◆ THE EXERCISE
Return word for word the lines of the listing below, starting at the line that contains "In this picture shown, out of" and ending at the final line of the listing, with both ends included.

◆ MATERIAL FOR THE TASK

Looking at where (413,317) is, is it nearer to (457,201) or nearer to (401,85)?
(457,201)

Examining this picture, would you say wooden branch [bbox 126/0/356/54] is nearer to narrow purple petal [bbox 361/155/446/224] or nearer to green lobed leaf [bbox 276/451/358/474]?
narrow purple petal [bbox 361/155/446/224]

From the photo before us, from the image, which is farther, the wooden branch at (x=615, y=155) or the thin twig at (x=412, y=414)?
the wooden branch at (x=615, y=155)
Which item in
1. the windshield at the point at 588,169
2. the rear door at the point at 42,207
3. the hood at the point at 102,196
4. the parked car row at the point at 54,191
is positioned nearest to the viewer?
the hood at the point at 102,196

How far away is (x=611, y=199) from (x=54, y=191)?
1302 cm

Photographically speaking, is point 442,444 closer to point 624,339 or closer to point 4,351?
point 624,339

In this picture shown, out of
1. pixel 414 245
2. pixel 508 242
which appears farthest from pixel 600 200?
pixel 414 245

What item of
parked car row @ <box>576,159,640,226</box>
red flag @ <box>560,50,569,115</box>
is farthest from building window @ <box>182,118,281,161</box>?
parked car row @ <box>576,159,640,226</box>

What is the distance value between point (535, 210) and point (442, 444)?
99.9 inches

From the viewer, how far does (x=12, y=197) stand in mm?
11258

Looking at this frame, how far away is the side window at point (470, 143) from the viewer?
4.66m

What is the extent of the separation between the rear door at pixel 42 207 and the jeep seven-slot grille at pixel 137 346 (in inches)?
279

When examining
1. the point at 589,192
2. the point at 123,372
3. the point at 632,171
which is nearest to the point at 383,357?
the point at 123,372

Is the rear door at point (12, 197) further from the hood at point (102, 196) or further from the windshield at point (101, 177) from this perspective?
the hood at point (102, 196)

◆ TASK RESPONSE
In this picture shown, out of
1. pixel 414 245
2. pixel 508 242
which appears farthest from pixel 600 200?
pixel 414 245

What item of
parked car row @ <box>576,159,640,226</box>
red flag @ <box>560,50,569,115</box>
is farthest from building window @ <box>182,118,281,161</box>?
parked car row @ <box>576,159,640,226</box>

What is the distance value between point (535, 210) and point (442, 444)?
99.9 inches

From the viewer, how far does (x=12, y=197) stand in mm?
11258

Looking at this frame, how far away is the side window at point (470, 143) from the viewer?
4.66m

What is the extent of the separation between the rear door at pixel 42 207 and the jeep seven-slot grille at pixel 137 346 (in inches)?
279

When examining
1. the point at 589,192
2. the point at 123,372
3. the point at 632,171
which is nearest to the point at 383,357?
the point at 123,372

Is the rear door at point (12, 197) further from the hood at point (102, 196) or further from the windshield at point (101, 177) from this perspective?
the hood at point (102, 196)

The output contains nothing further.